------ SUPPLIED RECORDS ------

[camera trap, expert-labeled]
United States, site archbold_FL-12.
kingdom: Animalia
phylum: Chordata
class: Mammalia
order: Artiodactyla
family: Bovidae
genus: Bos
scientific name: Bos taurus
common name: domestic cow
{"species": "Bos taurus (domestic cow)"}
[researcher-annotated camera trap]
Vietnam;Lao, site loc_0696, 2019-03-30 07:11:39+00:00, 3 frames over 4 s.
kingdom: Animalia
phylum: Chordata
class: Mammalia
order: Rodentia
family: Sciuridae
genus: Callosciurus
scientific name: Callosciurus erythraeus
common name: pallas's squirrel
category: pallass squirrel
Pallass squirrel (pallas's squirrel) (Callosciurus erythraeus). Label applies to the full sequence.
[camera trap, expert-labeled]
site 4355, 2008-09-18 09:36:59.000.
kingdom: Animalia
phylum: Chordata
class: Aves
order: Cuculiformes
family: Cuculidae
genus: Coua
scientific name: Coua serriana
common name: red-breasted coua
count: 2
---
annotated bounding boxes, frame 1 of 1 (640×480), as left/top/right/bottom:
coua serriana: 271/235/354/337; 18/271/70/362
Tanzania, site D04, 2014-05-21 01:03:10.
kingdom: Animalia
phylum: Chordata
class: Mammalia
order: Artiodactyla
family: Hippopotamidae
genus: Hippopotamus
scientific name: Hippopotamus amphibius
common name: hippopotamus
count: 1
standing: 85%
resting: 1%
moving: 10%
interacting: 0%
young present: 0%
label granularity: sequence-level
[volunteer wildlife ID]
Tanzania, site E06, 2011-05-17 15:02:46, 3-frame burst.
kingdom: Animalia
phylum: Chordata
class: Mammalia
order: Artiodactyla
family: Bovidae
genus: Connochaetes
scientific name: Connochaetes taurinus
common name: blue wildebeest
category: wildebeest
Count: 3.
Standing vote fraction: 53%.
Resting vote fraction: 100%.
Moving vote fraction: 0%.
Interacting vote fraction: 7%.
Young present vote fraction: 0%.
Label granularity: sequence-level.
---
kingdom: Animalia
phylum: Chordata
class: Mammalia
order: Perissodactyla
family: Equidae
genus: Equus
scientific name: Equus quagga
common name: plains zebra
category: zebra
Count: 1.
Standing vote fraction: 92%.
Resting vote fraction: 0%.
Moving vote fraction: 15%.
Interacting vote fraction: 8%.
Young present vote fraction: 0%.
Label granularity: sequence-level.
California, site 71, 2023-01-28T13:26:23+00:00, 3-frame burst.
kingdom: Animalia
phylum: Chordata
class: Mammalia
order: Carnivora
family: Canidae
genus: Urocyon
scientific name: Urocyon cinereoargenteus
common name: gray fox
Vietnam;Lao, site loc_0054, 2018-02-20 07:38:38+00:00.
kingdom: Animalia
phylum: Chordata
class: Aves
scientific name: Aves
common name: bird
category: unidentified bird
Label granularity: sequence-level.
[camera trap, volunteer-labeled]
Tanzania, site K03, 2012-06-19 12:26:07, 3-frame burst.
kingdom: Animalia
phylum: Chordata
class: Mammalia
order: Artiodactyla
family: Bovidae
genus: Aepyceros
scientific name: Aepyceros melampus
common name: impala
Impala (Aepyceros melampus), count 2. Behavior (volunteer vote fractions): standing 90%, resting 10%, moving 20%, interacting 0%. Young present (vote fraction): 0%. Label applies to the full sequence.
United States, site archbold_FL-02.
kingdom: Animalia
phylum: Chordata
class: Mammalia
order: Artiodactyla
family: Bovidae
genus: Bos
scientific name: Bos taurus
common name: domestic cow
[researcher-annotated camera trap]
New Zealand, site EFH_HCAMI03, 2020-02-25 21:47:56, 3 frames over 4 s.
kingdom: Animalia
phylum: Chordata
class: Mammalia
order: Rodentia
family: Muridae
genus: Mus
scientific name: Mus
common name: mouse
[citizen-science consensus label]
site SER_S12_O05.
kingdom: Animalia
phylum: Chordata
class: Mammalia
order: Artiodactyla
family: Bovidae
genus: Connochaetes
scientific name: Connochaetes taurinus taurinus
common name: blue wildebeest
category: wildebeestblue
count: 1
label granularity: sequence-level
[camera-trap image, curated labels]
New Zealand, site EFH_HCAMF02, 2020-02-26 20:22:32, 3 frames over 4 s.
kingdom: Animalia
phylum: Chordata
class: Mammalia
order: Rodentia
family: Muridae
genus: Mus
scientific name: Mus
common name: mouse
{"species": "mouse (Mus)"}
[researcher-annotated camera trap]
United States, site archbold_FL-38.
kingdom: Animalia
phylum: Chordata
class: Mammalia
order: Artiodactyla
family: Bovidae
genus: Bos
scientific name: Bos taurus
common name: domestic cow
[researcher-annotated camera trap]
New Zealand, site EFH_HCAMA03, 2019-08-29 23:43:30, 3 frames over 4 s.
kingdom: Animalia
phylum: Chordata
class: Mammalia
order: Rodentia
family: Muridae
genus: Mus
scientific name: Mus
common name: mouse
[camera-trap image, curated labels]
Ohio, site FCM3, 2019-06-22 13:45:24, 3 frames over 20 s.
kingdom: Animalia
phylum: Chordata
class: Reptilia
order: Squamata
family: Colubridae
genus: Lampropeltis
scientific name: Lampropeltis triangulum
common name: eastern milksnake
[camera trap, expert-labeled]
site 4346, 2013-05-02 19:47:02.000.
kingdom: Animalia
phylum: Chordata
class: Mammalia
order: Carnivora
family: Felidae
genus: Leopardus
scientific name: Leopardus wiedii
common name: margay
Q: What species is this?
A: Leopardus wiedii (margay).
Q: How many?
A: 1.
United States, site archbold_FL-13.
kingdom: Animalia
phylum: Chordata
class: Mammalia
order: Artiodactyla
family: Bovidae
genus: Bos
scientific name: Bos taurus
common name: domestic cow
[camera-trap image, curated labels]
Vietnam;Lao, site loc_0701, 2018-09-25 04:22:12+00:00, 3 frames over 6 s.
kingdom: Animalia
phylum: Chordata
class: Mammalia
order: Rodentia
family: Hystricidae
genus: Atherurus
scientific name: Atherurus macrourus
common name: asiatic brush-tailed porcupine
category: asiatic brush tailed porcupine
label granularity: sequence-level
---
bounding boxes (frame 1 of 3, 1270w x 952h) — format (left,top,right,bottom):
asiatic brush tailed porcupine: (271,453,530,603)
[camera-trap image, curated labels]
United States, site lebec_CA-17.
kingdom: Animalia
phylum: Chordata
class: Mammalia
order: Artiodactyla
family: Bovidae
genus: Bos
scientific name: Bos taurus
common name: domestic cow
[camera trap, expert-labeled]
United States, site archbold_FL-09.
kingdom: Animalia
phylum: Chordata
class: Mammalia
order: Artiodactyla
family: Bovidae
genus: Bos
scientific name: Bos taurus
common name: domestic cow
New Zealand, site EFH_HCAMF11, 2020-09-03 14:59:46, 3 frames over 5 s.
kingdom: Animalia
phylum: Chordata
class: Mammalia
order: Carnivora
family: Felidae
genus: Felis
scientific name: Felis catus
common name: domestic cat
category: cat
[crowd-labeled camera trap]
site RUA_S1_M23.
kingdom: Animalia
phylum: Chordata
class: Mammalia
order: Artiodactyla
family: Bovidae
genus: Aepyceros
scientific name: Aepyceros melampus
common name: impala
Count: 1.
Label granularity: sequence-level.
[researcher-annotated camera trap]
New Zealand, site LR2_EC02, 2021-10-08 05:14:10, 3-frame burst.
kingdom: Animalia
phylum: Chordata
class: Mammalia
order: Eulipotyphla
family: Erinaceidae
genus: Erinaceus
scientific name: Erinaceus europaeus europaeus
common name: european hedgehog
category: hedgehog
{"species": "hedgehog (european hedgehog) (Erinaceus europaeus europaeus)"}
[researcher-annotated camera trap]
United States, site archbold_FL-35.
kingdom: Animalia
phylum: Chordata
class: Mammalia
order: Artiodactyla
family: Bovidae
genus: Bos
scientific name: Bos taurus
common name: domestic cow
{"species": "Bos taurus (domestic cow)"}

------

- [YOUR OBJECTIVE]
Report each line in the data that holds the word "Tanzania".

- [RESULT OF THIS EXERCISE]
Tanzania, site D04, 2014-05-21 01:03:10.
Tanzania, site E06, 2011-05-17 15:02:46, 3-frame burst.
Tanzania, site K03, 2012-06-19 12:26:07, 3-frame burst.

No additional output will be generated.